TEXT SECTION →
----------

6 Work Habits We Can Learn from Students
Roxanna Elden’s Disillusionment Power Pack – a month’s worth of friendly email insights – has helped hundreds of novice teachers get more centered in their first year of teaching. She shares a sample of that free advice here!
We’re always talking to students about study habits, but sometimes teachers need better methods for managing our own daily responsibilities.
Good news! Embedded in some of the very lectures we give to our students are tips that can work for us, too. I share this advice with lots of new teachers, but we could all probably use a good scold.
“Organize your stuff.”
When students don’t have specific places to store their notes and homework, they end up haphazardly shoveling papers into their backpacks, never to be seen again. This drives us crazy. Yet we’re making the same mistake when we let the inboxes on our desks fill up with things that should go elsewhere.
Teachers need filing systems for the various types of papers that land on our desks. As a quick reference, you should
(a) have a place to put student work you plan to grade (and a separate file for work you plan to collect but not grade);
(b) set up folders for papers you don’t need daily but still need to keep track of, and
(c) start an “ideas for later” box for potentially great flashes of insight that you simply don’t have time to look at until summer vacation.
“Don’t wait until the last minute.”
We get frustrated with students who wait until the night – or the lunch period – before a due date to work on major assignments. Teachers, too, need to set up routines for things that are important to keep up with, so we don’t wait until they’re suddenly urgent to get them started.

----------

MATERIAL SUPPLIED →

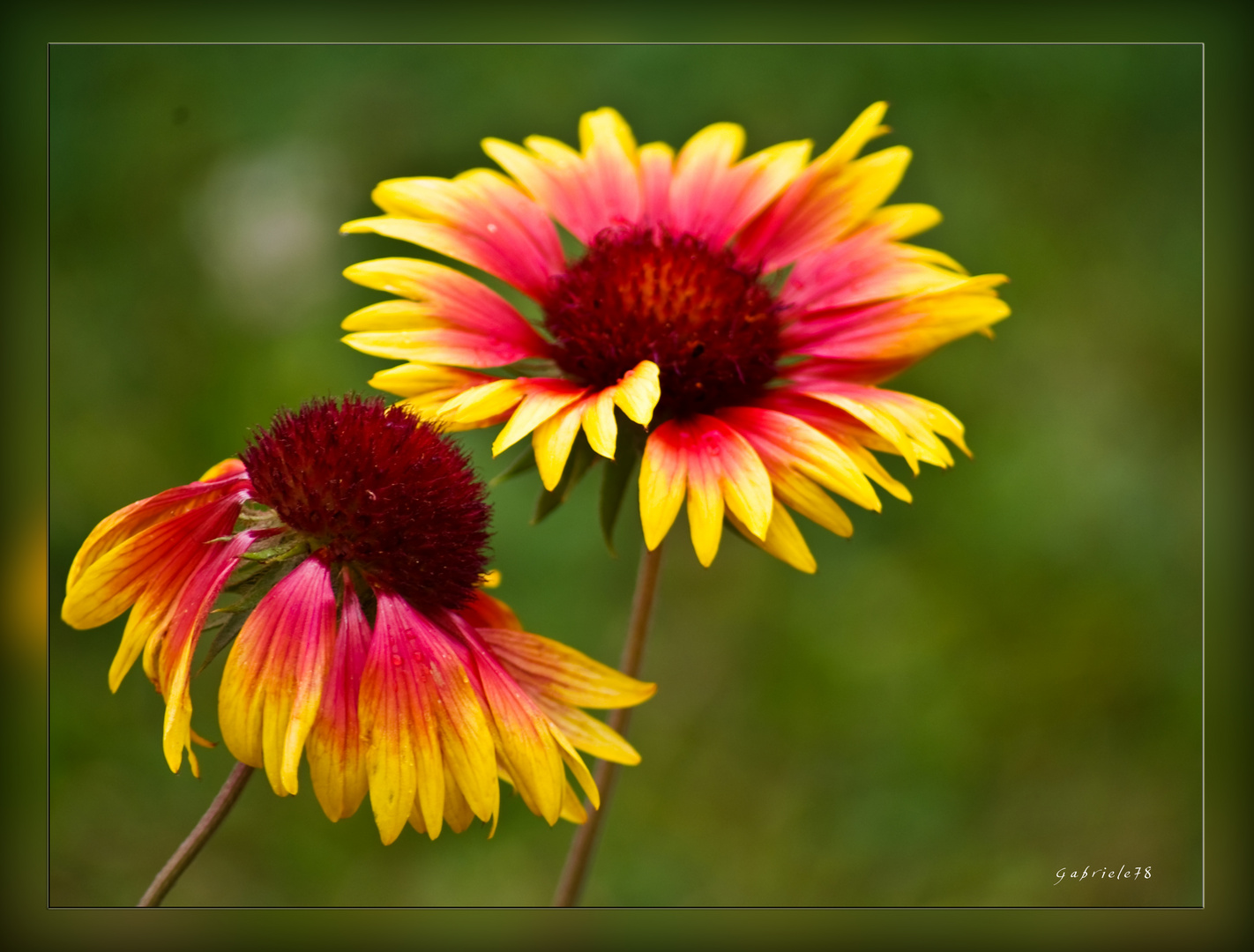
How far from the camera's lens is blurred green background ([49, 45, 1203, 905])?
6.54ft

----------

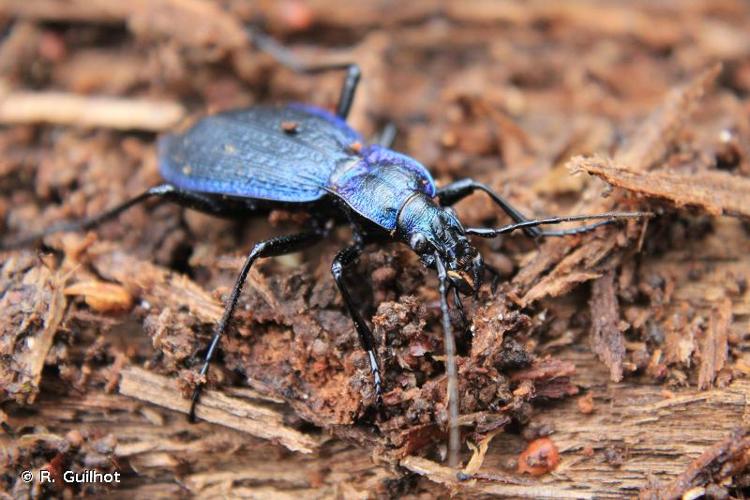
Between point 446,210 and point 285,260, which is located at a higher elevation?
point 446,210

----------

LIST OF TASKS →
1. In the work-habits piece, rewrite the stretch from "We’re always talking" through "a good scold.", changing "teachers" to "educators".
2. List every place for storing papers that the work-habits piece tells teachers to set up.

SOLUTIONS TO EACH TASK →
1.
We’re always talking to students about study habits, but sometimes educators need better methods for managing our own daily responsibilities.
Good news! Embedded in some of the very lectures we give to our students are tips that can work for us, too. I share this advice with lots of new educators, but we could all probably use a good scold.

2.
- A place for student work they plan to grade
- A separate file for work they plan to collect but not grade
- Folders for papers they don't need daily but still need to keep track of
- An "ideas for later" box